Retinal Proteomics of a Mouse Model of Dystroglycanopathies Reveals Molecular Alterations in Photoreceptors

Mutations in the POMT1 gene, encoding a protein O-mannosyltransferase essential for α-dystroglycan (α-DG) glycosylation, are frequently observed in a group of rare congenital muscular dystrophies, collectively known as dystroglycanopathies. However, it is hitherto unclear whether the effects seen in affected patients can be fully ascribed to α-DG hypoglycosylation. To study this, here we used comparative mass spectrometry-based proteomics and immunofluorescence microscopy and investigated the changes in the retina of mice in which Pomt1 is specifically knocked out in photoreceptor cells. Our results demonstrate significant proteomic changes and associated structural alteration in photoreceptor cells of Pomt1 cKO mice. In addition to the effects related to impaired α-DG O-mannosylation, we observed morphological alterations in the outer segment that are associated with dysregulation of a relatively understudied POMT1 substrate (KIAA1549), BBSome proteins, and retinal stress markers. In conclusion, our study provides new hypotheses to explain the phenotypic changes that are observed in the retina of patients with dystroglycanopathies.
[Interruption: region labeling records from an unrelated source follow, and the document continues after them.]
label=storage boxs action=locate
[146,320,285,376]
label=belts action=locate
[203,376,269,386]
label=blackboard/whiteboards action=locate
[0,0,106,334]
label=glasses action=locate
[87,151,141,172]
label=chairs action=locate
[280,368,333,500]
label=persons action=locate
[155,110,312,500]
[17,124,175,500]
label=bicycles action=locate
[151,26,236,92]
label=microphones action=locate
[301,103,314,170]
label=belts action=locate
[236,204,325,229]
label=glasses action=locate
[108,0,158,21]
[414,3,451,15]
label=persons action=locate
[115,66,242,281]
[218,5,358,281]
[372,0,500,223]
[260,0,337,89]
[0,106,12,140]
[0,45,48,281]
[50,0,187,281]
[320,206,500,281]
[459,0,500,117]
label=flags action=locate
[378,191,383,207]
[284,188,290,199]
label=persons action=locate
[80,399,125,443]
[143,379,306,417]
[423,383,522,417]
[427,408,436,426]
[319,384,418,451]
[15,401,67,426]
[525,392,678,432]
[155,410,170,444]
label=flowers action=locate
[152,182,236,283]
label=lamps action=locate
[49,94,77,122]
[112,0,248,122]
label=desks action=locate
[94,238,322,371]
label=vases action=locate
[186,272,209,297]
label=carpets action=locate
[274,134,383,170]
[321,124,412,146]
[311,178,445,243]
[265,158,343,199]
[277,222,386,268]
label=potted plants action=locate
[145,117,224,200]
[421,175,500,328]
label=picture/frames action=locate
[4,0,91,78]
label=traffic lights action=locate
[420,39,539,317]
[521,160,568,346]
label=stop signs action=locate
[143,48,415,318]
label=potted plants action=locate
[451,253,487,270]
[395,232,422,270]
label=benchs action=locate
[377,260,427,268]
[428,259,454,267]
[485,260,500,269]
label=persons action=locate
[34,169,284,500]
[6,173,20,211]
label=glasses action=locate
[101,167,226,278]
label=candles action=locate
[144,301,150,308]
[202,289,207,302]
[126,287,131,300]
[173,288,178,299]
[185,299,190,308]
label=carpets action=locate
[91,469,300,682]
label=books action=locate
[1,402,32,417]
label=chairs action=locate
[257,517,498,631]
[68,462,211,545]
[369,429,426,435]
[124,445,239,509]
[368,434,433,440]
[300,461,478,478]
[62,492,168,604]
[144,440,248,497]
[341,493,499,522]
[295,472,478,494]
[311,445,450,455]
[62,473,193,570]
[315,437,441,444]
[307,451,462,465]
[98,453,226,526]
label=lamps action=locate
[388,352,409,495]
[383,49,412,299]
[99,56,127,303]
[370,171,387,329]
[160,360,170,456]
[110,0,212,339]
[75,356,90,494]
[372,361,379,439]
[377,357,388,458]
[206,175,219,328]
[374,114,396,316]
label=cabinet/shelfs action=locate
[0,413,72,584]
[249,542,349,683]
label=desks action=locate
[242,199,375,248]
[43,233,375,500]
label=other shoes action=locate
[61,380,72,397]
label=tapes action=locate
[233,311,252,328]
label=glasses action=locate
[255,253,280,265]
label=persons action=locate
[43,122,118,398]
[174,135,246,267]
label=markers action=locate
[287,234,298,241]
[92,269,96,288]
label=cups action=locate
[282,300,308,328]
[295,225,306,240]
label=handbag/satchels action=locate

编码对α-肌营养不良蛋白聚糖（α-dystroglycan，α-DG）糖基化至关重要的蛋白O-甘露糖基转移酶（protein O-mannosyltransferase）的POMT1基因突变，常见于一组统称为肌营养不良蛋白聚糖病（dystroglycanopathies）的罕见先天性肌营养不良症中。然而，截至目前仍不清楚受累患者中观察到的病理效应是否可完全归因于α-DG糖基化不足。为探究该问题，本研究采用基于质谱的比较蛋白质组学与免疫荧光显微镜技术，对光感受器细胞中Pomt1基因特异性敲除的小鼠视网膜的变化进行了分析。本研究结果显示，Pomt1条件性敲除（cKO）小鼠的光感受器细胞中存在显著的蛋白质组学改变及相关结构异常。除了与α-DG O-甘露糖基化受损相关的效应外，本研究还观察到光感受器外节的形态学改变，该改变与研究相对较少的POMT1底物KIAA1549、BBSome蛋白以及视网膜应激标志物的表达失调相关。综上，本研究为解释肌营养不良蛋白聚糖病患者视网膜中观察到的表型改变提供了全新的假说。